I’ve been suprised by the amount of South Africans who have not even heard of Orania. A quick look at Wikipedia will give you the town history. Basically, in 1990 (about the time apartheid laws were being repealed and Madiba was released from prison), about 40 Afrikaner families bought a private piece of land. The aim of which was to create a stronghold for Afrikaans and the Afrikaner identity. This has translated to an entirely white and Afrikaner town with a helluva reputation. Not a lot of people (of colour) can claim to have been in Orania. I know Tata Madiba was there in 1995 when he had tea with Betsy Verwoed (the widow of Hendrik Verwoerd who is widely regarded as the architect of apartheid). I’ve also read that Zuma and Malema have visited the area.
For work purposes, Orania was one of the many places I had to go to. Naturally, hearing all the bad press, I was reluctant to go but I had little choice. At some point I tweeted “I have to go to Orania. Scary” and was shocked to find that some Orania organisation replied to my tweet saying something like “There is no need to be scared, we are friendly folk.” I was a bit freaked out that they were clearly monitoring tweets with the word Orania in it but I felt I should go there with an open mind. Maybe things aren’t as bad as they are made out to be.

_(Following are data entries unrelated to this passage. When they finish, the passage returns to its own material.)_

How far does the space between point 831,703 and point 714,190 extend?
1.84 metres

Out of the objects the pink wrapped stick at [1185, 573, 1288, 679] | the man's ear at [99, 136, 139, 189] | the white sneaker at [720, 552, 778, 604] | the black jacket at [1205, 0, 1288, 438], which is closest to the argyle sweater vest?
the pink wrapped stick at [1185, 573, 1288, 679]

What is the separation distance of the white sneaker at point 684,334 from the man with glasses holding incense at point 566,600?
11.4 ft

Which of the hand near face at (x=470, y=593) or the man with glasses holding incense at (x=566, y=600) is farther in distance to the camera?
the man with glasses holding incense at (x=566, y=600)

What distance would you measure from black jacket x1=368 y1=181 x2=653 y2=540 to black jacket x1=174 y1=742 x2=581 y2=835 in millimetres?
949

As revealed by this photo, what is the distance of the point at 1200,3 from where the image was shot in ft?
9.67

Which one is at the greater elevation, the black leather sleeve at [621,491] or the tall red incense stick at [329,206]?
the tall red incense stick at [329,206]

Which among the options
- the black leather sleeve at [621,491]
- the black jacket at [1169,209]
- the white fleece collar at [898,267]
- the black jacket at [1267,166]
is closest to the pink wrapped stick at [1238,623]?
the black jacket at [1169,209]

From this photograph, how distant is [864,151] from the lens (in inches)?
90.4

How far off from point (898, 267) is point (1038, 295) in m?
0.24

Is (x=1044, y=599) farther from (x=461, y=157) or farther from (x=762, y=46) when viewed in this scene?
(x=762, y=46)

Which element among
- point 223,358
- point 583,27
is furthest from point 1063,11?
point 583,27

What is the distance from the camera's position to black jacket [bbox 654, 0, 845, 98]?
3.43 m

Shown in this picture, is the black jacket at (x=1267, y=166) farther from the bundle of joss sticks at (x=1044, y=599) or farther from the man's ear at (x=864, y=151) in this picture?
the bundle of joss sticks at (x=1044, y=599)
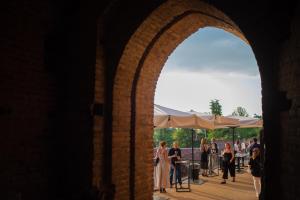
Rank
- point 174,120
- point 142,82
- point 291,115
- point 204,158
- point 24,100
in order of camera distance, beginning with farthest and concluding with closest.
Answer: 1. point 204,158
2. point 174,120
3. point 142,82
4. point 24,100
5. point 291,115

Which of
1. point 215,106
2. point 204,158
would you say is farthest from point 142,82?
point 215,106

My company (being the smart organisation they are) , sent an Afrikaner woman to help us facilitate entry into the area. We took the 2 hour drive from Kimberley to Orania. We stopped at the Spar and coffee shop opposite the entrance gate (yes, gate!). I was surprised when I saw “Rands / Ora” on items. Yes, Orania has their own currency that is more like vouchers than anything else. We paid in Rands without a problem. I noticed that children were staring at me.

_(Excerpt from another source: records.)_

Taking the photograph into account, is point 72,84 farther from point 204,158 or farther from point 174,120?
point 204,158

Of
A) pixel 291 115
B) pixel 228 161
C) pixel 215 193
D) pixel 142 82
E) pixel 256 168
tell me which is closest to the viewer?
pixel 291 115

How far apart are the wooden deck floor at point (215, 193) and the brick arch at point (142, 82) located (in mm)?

We hopped into the car and drove through the gate. It is quite a massive gate and I wondered if the gate gets closed in the evening. There are also signs everywhere visually showing that no hard hats allowed there. One of the first things you notice when you drive in is the town symbol (basically a little boy looking like he might knock you out) and a big statue of Verwoerd – as they clearly still like him there.
We drove passed the school which had signs saying “ons praat en dink in Afrikaans” (we talk and think in Afrikaans). The town was extremely quiet. There was hardly anyone walking around but it was the middle of the day so it made sense.
We drove up to the radio station to find out if we could talk to the mayor/president. Firstly, my Afrikaner colleague went in to see if it was acceptable to have me come inside. She returned a while after saying it is probably best if I stay in the car as the woman she was talking to was being very difficult. This woman thought we were government spies coming to look at the failures of Orania so we can broadcast it.
Anyway, my colleague eventually spoke to someone else. I can’t remember who he was but he was friendly and much more open. He said that they had no problem with people of other races coming in – as long as they spoke fluent Afrikaans. He said it was about the language not the race. He made everything sound good.
While all this was happening, I was sitting in the car and being side-eyed by 2 skinheads in military uniform. Not comforting at all.
We drove around the area and when people saw an Afrikaner woman driving, they immediately waved. People are friendly (to their own). My colleague stopped by one man who seemed friendly. We had heard the official version about people coming into Orania, we wanted to hear the unofficial version too. The man invited us into his house and we met his wife. They seemed nice enough and offered me a glass of water. I couldn’t help but wonder if they would throw out that glass after I was done. At some point, my colleague went to the bathroom and the wife showed her where it was. I was left alone for about 2 seconds and I swear when the man came back he was looking at me suspiciously. (as if trying to check if I took anything).
He told us that he and his wife are fairly liberal but that Orania tends to attract extreme people. He said we shouldn’t even send white English speakers into Orania. He said he was okay but there were others that had family members killed (by blacks) and thus they will not be happy and might even do something violent. He also mentioned that it was dangerous for outsiders because there is no police station.( they practice mob / community policing).
At that point, I received a call from another colleague saying they were waiting for us at Spar but were told to leave. We drove back up to the radio station to the friendly man. He said he was happy we came to explain as he received two calls complaining about ‘characters’ by the Spar. So even though the place seemed so quiet, there were people watching.
We got the hell out of there.
One thing I found quite interesting is that Orania is seen as a holiday destination. There are guesthouses all over the place. I told the travel agent not to book us into accommodation there (I guess she probably never heard of Orania either). She had spoken about 10 guesthouses and every time she would give our names for the accommodation, the owner would immediately hang up or ask if we had gotten permission from the (Orania) president to stay there after dark.
We eventually got accommodation in the nearby Hope town. The owner there called the people of Orania “sad and crazy”.
My take on Orania is this – some people may really believe in preserving the Afrikaner culture but I am sure many others are there because they don’t want to live in a rainbow nation. I say, best to have them living separate from the rest of us. I am almost of the born-free generation and I have never really felt what true apartheid was like (i.e. that I’m not allowed somewhere). I now know what it must have felt like to be brown skinned and tanning in Camps Bay in the 1970’s.